## [Ausgewählter Text]
______________________________
Aktuelle Entwicklungen
Im März 2022 verkündete Costa Rica eine engere Zusammenarbeit mit den Vereinigten Staaten zur verstärkten Überwachung der Grenzen und zum Ausbau der Einwanderungskontrollen. Bereits einige Wochen zuvor hatte Costa Rica (ebenso wie Panama und Mexiko) die Visabestimmungen für kubanische und venezolanische Staatsangehörige verschärft und damit deren Durchreise erschwert.
Ein weiterer Grund für den Anstieg der durch Costa Rica reisenden Migrantinnen und Migranten kann womöglich auch auf das Ende von Title 42 im Mai 2023 zurückgeführt werden. Diese Regelung hatte es den USA seit März 2020 erlaubt Migrantinnen und Migranten ohne Papiere mit Verweis auf den Schutz der öffentlichen Gesundheit sofort abzuschieben, ohne ihnen die Möglichkeit zu geben, einen Asylantrag zu stellen. Mit dem Ende dieser Politik stiegen die Hoffnungen auf eine Einreise in die USA. Dies wiederum setzt die lateinamerikanischen Transitländer unter Druck, die im Laufe des Jahres 2023 einen Anstieg der Zahl der Migrantinnen und Migranten verzeichneten.
______________________________
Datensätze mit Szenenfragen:
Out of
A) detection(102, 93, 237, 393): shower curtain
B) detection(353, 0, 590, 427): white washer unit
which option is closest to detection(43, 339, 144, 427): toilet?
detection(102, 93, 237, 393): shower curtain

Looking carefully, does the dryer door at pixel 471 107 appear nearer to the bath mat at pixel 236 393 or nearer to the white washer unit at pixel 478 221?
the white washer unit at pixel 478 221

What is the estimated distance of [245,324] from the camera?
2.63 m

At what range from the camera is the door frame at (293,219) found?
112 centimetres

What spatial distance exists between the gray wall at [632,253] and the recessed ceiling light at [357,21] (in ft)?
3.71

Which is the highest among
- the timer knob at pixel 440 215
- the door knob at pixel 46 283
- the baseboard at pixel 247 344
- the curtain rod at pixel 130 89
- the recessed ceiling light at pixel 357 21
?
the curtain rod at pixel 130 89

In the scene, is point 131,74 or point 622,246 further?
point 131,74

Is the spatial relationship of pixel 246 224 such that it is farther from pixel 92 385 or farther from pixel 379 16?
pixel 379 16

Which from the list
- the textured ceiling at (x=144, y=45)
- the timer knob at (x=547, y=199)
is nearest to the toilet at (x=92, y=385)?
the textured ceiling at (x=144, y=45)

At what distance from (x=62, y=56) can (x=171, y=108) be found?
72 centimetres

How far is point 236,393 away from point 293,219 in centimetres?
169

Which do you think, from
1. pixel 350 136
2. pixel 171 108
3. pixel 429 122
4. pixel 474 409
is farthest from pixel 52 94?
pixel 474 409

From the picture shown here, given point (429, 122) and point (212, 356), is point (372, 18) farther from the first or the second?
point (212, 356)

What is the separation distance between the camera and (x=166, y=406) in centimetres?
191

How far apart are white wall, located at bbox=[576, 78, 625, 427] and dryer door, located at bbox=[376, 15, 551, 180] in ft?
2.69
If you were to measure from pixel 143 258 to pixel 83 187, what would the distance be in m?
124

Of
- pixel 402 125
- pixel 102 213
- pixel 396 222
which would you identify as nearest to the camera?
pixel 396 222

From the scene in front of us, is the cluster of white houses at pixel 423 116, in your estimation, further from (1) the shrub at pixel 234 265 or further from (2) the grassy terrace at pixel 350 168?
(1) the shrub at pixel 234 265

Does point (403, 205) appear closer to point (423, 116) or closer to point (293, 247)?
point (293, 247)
______________________________
## [Arbeitsanweisungen]
[A] Wie lautet der Satz „Mit dem Ende dieser Politik stiegen die Hoffnungen auf eine Einreise in die USA.“ aus dem Text über Migration durch Costa Rica auf Englisch?
[B] Schreiben Sie aus dem Text über Migration durch Costa Rica den Abschnitt ab, der mit den Worten beginnt, die „Aktuelle Entwicklungen“ enthalten, und mit „deren Durchreise erschwert.“ schließt.
Die Zeilen sind eigenständiges Material und haben mit dem Text nichts zu tun.

## [Lösungen je Aufgabe]
[A] With the end of this policy, hopes of entering the USA rose.

[B]
Aktuelle Entwicklungen
Im März 2022 verkündete Costa Rica eine engere Zusammenarbeit mit den Vereinigten Staaten zur verstärkten Überwachung der Grenzen und zum Ausbau der Einwanderungskontrollen. Bereits einige Wochen zuvor hatte Costa Rica (ebenso wie Panama und Mexiko) die Visabestimmungen für kubanische und venezolanische Staatsangehörige verschärft und damit deren Durchreise erschwert.